MEDICAL RETINA – Paris – mechentel news – Bei Patienten mit einem resistenten chronischen diabetischen Makulaödem, welches nicht auf eine 6-monatige konsekutive intravitreale Injektion von Ranibizumab reagierte, untersuchten Imène Zhioua et al. aus der ophthalmologischen Abteilung des Centre Hospitalier Intercommunal de Creteil der University Paris XII, Frankreich, die Effektivität intravitrealer Injektionen von Dexamethason-Implantaten als Sekundärtherapie. Die retrospektive Studie wurde über 9 Monate durchgeführt. Erhoben wurde die best-korrigierte Sehschärfe und die zentrale Makulastärke. Patienten mit einer best-korrigierten Sehschärfe ≤20/40 mittels Snellen-Tafeln, zentraler Makulastärke ≥300 μm und geringer Reaktion auf 6 Monate konsekutiver intravitrealer Injektion von Ranibizumab wurden in die Studie aufgenommen. Die Patienten erhielten eine intravitreale Injektion eines Dexamethason-Implantats und wurden nach 1, 3, 6 und 9 Monaten untersucht. Insgesamt 13 Augen von 12 Patienten wurden eingeschlossen (6 Männer und 6 Frauen; Durchschnittsalter 64 ± 7,8 Jahre). Die best-korrigierte Sehschärfe stieg um durchschnittlich 5,58 Buchstaben im Monat 1 (p = 0,017), 4,61 Buchstaben im Monat 3 (p = 0,05), 4,61 Buchstaben im Monat 6 (p = 0,042) und 5,77 Buchstaben im Monat 9 (p=o,o17).

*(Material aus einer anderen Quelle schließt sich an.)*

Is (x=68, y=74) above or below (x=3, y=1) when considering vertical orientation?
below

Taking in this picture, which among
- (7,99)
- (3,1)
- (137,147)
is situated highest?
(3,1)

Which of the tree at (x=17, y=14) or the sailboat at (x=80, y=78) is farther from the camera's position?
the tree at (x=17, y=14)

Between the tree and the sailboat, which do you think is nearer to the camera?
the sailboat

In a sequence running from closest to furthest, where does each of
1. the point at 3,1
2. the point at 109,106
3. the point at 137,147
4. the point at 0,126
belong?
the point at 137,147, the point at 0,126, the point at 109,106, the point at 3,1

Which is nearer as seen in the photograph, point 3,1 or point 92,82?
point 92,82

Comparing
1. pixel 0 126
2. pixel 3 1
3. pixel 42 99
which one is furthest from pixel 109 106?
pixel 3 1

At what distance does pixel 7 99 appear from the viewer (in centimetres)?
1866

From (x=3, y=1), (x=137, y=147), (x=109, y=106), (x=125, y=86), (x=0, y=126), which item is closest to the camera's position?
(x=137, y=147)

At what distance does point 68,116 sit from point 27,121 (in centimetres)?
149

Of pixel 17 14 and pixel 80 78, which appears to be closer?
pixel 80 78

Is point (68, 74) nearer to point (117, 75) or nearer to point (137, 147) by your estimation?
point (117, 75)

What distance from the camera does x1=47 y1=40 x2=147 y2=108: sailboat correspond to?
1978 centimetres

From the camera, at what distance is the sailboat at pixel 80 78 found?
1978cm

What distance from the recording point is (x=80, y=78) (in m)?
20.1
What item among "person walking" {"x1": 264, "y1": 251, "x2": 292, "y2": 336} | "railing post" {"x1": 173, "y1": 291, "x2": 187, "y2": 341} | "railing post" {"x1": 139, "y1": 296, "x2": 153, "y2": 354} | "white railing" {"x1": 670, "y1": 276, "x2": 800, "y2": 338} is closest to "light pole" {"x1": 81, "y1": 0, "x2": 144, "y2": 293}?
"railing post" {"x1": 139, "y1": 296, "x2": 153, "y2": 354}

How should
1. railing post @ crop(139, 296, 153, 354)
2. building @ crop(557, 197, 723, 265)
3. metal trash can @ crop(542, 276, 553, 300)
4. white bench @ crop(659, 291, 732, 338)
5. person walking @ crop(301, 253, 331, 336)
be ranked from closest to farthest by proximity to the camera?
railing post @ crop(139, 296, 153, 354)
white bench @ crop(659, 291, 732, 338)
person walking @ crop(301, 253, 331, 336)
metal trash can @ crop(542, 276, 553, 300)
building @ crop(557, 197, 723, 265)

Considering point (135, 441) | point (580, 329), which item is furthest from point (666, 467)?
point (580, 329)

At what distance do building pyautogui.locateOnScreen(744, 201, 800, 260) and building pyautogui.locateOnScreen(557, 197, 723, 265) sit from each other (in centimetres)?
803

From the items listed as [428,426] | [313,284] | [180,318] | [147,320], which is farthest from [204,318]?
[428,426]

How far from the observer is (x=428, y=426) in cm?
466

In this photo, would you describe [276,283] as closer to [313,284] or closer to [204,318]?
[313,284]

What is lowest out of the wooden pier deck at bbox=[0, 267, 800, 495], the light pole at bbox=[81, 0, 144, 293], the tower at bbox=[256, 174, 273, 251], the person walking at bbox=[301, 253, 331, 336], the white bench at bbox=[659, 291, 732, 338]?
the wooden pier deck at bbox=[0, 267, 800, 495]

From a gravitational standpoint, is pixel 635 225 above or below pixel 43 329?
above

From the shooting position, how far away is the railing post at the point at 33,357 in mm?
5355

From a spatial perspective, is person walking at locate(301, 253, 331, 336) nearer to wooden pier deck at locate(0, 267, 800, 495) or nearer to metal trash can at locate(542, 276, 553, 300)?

Die zentrale Makulastärke nahm von 594 μm auf 402 μm im Monat 1 (p = 0,0002), 428 μm im Monat 3 (p = 0,002), 459 μm im Monat 6 (p = 0,02) und 489 μm im Monat 9 (p = 0,03) ab. Die durchschnittliche Anzahl der intravitrealen Dexamethason-Injektionen betrug 1,07. Zwei Patienten (15,3%) entwickelten einen erhöhten Intraokulardruck und ein Patient wurde 6 Monate später wegen Katarakt operiert (9% der phaken Patienten). Die Autoren stellen in der Juli-Ausgabe 2015 der Fachzeitschrift Retina dar, dass es sich bei der intravitrealen Injektion von Dexamethason-Implanten um eine effektive Sekundärlinien-Therapie zur Behandlung des diabetischen Makulaödems handele, das nach 6 Monaten konsekutiver intravitrealer Ranibizumab-Injektionen persistiere. (bs)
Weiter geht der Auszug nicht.